Thiruvallam Sree Parasurama Swami Temple is one of the most ancient temples of South India. It is situated on the banks of Karamana River near Thiruvallam, Thiruvananthapuram. It is the only temple in Kerala that is dedicated to Lord Parasurama. and counts among the 108 Abhimana Kshethrams of Vaishnavate tradition. Lord Shiva is also worshipped with equal importance in the same temple. The temple is 6 km from Kovalam Beach, 5 km from Thiruvananthapuram International Airport, 3 km from Thiruvananthapuram, 3 km from Attukal Temple 2 km from Pazhanchira Devi Temple and 1 km from Sree Alukadu Devi temple. This heritage structure is placed under the list of monuments of national importance. This temple is one among the very few temples, where lord Brahma is worshipped. Sub-shrines are built for Brahma, Matsya, Murukan and Veda Vyasa, Ayyappa, Krishna and Ganapathy.

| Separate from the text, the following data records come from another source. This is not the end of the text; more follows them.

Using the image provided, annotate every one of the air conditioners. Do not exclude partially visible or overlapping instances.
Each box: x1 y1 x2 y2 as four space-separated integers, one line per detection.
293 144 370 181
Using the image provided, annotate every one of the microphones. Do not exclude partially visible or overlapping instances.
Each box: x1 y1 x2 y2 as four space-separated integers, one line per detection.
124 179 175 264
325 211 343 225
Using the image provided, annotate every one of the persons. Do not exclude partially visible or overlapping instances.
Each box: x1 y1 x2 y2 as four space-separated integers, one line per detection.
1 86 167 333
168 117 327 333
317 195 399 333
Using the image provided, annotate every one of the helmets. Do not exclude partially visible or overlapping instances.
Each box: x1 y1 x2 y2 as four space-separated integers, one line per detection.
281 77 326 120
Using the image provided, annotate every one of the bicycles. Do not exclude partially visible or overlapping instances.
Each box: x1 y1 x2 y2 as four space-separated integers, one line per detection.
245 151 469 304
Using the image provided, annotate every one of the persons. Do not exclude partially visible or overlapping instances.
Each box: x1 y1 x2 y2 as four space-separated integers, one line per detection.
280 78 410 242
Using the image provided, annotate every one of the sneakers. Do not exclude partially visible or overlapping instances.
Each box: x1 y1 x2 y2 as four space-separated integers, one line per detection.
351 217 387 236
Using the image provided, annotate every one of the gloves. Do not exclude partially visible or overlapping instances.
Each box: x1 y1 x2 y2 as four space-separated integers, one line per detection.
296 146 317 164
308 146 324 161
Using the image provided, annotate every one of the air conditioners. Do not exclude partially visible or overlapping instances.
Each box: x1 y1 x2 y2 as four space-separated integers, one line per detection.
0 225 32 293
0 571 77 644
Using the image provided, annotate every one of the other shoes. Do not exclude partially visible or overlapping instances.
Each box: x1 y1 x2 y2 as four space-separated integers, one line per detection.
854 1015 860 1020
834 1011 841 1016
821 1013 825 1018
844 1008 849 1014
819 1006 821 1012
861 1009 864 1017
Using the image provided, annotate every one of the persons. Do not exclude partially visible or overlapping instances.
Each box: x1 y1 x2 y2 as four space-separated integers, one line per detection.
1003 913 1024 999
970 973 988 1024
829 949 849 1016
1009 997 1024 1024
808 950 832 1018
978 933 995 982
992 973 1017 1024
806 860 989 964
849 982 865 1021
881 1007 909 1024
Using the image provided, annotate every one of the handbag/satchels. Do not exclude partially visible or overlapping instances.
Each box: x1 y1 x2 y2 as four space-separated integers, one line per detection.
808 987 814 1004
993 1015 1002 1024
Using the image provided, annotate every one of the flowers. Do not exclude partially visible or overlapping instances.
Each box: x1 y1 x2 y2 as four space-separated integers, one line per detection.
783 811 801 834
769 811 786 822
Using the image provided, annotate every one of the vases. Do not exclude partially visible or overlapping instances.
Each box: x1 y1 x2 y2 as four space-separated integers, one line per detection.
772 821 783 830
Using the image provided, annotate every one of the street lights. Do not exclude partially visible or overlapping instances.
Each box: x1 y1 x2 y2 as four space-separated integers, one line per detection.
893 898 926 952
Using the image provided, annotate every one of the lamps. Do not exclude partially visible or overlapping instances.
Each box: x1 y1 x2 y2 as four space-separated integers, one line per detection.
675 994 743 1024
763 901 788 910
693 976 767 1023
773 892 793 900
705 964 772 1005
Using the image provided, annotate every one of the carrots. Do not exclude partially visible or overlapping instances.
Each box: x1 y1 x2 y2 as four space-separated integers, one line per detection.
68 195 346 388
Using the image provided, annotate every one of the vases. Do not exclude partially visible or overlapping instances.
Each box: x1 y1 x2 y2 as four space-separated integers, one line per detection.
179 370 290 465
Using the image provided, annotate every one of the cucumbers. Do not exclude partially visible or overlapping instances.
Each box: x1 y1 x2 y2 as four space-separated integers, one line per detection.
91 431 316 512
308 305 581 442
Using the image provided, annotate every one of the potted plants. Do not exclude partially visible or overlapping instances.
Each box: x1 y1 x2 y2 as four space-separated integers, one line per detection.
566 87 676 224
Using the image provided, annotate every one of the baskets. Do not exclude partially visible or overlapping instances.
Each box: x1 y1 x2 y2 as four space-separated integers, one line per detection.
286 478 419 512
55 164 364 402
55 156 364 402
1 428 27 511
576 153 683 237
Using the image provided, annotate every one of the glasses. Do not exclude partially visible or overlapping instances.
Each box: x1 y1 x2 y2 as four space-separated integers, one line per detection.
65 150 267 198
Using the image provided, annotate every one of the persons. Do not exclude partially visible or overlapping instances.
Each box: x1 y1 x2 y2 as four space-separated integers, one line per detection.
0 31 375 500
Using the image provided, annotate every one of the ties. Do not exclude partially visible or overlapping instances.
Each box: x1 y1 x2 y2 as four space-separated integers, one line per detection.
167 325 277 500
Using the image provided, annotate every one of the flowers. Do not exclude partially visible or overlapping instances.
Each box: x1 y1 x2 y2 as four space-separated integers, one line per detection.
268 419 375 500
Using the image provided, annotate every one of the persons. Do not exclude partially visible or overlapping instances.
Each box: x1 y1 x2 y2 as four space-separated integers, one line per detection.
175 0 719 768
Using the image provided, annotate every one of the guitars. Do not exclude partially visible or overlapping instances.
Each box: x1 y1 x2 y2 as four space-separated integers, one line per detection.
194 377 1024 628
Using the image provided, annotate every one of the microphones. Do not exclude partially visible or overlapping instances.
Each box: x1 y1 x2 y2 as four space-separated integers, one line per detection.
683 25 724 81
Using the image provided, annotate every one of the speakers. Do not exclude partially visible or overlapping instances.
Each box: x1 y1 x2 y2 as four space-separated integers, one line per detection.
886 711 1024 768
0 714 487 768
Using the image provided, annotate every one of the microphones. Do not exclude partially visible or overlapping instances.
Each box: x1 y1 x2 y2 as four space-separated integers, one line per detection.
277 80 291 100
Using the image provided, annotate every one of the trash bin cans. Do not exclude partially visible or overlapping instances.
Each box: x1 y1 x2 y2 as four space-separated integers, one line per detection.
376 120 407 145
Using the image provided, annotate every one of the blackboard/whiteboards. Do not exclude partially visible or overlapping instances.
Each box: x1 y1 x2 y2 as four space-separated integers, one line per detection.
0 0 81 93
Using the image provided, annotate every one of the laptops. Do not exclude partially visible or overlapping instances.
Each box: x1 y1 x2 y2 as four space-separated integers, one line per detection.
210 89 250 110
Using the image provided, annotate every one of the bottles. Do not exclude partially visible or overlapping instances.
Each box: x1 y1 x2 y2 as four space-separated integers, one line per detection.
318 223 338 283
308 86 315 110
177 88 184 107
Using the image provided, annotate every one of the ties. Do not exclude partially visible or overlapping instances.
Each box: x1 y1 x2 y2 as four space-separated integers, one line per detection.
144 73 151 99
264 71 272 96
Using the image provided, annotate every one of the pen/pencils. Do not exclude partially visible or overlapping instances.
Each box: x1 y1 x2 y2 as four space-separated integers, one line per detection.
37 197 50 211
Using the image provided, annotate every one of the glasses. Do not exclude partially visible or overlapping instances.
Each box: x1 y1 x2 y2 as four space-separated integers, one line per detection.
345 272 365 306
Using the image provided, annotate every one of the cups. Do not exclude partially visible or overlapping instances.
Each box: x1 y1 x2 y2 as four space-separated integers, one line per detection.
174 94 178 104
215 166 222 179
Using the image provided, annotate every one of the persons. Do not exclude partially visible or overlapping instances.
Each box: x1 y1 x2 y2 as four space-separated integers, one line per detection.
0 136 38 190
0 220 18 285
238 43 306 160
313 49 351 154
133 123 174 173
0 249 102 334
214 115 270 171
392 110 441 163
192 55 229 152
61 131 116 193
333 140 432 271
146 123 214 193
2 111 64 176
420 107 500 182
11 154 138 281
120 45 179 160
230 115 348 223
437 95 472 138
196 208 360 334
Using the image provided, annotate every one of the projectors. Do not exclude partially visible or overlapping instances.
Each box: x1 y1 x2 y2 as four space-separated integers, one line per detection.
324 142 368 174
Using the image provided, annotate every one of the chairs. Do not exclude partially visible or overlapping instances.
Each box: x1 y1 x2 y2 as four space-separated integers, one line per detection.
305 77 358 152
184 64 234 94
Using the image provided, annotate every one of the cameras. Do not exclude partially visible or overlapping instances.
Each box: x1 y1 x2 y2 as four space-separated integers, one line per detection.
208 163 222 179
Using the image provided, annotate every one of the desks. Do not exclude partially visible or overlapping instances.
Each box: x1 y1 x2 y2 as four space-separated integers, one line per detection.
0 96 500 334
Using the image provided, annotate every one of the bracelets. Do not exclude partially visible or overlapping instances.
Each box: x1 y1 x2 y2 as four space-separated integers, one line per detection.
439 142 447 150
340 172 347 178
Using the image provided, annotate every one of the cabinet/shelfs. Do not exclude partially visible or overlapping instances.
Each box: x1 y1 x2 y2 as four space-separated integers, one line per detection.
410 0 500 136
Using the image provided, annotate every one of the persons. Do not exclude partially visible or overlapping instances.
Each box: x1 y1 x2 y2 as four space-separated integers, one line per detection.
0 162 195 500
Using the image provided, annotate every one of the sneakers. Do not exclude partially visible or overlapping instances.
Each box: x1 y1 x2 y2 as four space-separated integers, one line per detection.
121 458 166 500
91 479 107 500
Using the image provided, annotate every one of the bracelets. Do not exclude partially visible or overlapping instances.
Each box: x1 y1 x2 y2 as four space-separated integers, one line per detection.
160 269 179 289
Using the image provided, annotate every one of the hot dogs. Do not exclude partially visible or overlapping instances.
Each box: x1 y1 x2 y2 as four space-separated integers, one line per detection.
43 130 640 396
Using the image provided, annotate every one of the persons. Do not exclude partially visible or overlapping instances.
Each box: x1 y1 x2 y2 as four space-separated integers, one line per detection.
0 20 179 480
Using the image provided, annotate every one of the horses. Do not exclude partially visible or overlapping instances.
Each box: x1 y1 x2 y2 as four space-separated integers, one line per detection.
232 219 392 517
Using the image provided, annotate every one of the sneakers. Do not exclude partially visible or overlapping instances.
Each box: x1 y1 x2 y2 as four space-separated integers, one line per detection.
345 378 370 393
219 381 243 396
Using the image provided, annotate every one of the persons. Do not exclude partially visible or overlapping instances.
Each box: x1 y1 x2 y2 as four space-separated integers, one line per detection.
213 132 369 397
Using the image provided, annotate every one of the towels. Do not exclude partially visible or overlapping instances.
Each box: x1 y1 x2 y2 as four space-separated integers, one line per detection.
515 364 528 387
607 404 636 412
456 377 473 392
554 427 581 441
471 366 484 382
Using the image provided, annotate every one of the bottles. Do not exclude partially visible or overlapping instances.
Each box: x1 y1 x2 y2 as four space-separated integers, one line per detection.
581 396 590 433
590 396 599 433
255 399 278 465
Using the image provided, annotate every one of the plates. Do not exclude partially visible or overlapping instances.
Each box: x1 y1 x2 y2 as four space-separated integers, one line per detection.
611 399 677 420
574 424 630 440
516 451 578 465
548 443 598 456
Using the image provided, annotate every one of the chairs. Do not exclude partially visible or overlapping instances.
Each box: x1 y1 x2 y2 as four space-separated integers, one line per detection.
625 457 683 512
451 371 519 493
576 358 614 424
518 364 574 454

The Head of Padmanabhaswamy was seen in this temple and the Feet at Tripadapuram Mahadeva temple. The Body of the swami is seen in the Ananthapadmanabhaswamy temple in Thiruvananthapuram Town. These 3 temples are visited in one go.

==Legend==
Parts of Kerala were recovered back from the sea by the axe-wielding warrior sage Parasurama, the sixth avatar of Vishnu (hence, Kerala is also called Parasurama Kshetram i.e. 'The Land of Parasurama' in Hindu mythology). Parasurama threw his axe across the sea, and the water receded as far as it reached. According to the legendary account, this new area of land extended from Gokarna to Kanyakumari. The land which rose from sea was filled with salt and unsuitable for habitation; so Parasurama invoked the Snake King Vasuki, who spat holy poison and converted the soil into fertile lush green land. Out of respect, thereafter, Vasuki and all snakes were appointed as protectors and guardians of the land.

==History==
It is believed that the temple was renovated last during the 12th to 13th centuries. The temple is considered a protected monument by the Archaeology Department of Kerala. It is famous for Balitharpanam (a tribute to ancestors) also called as Shrardham. During the karkidaka vavu day (a holiday in the Malayalam month of karkidakam), as part of the bali (a religious ritual), devotees pay homage to the departed souls of forefathers, after taking a dip in the holy water. This Temple is said to be built by the Brahmins primarily for Lord Parashurama as he gave these lands to them as Daanam.